TASK DATA
++++++++++++++++++++
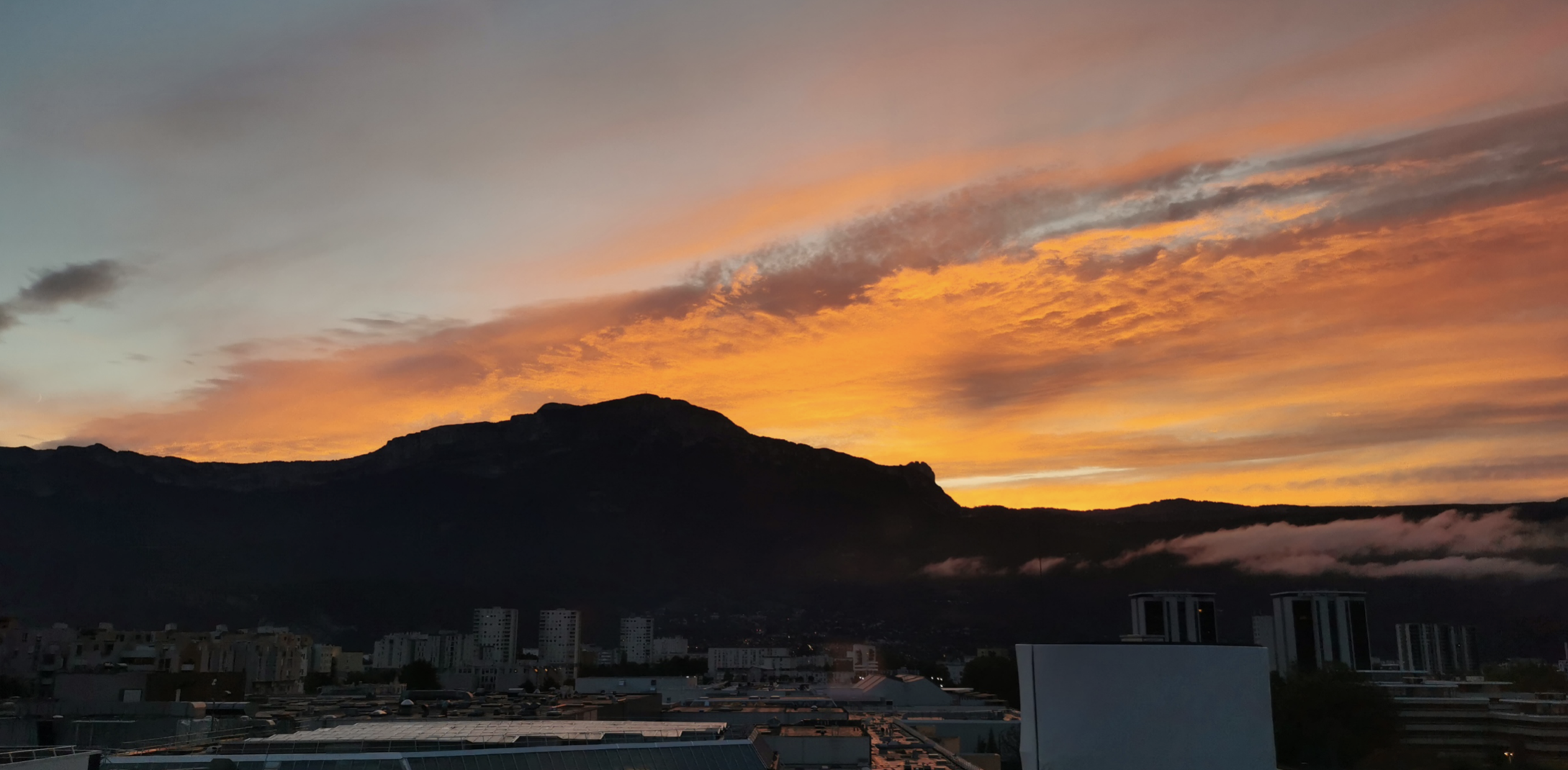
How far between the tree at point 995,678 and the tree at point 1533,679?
++++++++++++++++++++
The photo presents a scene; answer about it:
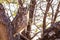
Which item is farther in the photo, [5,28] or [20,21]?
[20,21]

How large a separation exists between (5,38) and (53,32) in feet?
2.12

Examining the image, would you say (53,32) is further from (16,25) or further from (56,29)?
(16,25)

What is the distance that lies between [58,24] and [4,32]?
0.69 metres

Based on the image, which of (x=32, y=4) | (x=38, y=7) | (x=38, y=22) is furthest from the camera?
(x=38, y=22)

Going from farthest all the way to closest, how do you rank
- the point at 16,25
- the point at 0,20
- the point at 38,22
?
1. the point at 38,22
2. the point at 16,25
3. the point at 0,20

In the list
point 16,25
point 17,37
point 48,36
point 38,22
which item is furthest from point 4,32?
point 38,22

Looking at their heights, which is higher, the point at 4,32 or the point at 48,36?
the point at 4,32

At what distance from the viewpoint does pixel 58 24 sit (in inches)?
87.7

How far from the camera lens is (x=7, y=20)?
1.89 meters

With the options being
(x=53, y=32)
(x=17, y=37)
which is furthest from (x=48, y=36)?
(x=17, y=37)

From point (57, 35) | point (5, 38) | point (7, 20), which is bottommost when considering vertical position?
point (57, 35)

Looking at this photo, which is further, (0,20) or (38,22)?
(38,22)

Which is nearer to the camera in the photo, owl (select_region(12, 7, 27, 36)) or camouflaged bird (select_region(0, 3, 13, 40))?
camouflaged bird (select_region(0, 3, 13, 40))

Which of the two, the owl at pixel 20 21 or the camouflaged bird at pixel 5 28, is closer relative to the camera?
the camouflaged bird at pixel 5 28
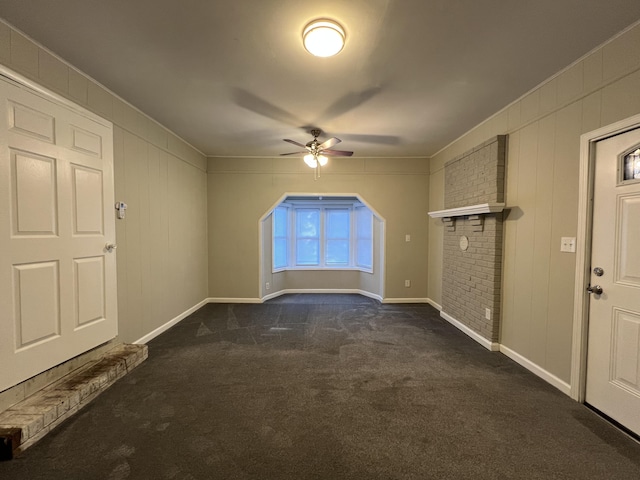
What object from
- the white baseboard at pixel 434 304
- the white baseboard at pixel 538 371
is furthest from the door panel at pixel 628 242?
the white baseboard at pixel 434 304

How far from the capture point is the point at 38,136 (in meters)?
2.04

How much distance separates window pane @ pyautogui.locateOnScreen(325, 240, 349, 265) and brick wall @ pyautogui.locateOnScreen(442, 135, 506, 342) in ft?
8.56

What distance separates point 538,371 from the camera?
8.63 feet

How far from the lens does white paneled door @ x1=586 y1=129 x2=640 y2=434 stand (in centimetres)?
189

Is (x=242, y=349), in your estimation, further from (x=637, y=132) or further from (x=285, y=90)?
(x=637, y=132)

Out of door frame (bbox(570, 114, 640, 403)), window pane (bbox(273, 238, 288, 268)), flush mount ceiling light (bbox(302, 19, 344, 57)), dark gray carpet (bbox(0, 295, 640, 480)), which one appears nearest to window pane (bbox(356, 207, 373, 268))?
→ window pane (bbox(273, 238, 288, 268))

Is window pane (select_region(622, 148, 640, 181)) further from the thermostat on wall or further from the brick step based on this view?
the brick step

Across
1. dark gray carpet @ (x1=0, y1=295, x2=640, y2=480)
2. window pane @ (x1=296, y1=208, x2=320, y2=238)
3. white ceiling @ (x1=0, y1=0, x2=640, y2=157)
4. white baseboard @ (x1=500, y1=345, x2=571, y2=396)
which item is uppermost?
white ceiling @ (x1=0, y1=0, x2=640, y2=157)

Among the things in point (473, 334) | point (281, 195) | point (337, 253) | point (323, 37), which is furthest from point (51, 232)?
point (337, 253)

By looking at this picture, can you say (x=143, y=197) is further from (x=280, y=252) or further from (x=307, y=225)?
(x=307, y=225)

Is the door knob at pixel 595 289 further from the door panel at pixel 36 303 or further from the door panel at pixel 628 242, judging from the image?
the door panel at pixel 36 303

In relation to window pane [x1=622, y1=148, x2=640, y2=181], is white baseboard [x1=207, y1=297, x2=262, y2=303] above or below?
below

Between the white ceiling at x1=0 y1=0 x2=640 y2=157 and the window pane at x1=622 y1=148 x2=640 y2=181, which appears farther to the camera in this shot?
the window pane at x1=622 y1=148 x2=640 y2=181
++++++++++++++++++++
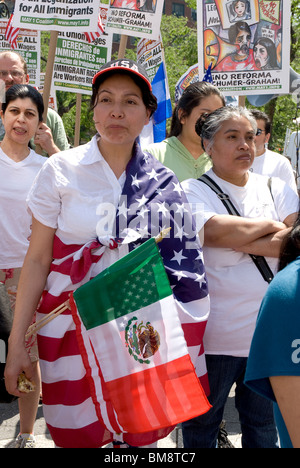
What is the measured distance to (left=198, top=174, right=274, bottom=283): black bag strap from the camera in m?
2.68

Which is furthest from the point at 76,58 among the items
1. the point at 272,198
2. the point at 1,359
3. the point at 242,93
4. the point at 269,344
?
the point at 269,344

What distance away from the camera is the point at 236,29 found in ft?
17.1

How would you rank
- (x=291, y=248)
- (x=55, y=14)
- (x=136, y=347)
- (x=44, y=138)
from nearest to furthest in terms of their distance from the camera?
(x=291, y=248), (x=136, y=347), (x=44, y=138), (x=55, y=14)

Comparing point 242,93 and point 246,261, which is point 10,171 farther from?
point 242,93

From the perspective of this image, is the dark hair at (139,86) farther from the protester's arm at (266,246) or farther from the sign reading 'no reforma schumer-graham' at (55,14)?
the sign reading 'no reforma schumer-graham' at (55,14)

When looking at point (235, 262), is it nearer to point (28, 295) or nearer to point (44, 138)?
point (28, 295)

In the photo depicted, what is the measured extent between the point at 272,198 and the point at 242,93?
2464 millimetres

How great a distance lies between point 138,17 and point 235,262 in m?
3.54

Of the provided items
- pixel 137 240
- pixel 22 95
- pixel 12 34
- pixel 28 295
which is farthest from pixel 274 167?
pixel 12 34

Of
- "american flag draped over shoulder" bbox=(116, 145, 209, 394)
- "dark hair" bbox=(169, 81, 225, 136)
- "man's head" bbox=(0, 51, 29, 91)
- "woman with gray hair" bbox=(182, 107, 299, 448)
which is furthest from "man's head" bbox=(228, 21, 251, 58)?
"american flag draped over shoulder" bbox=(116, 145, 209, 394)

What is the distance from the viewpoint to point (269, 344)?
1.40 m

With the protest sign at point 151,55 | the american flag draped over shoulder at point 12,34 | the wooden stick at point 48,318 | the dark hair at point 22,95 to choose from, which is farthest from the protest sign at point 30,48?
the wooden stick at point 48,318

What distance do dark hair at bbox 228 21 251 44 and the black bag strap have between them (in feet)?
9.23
++++++++++++++++++++
Show every line above that contains the word "below".

FINISHED TASK
In relation to window pane [x1=622, y1=148, x2=640, y2=181], is white baseboard [x1=207, y1=297, x2=262, y2=303] above or below?
below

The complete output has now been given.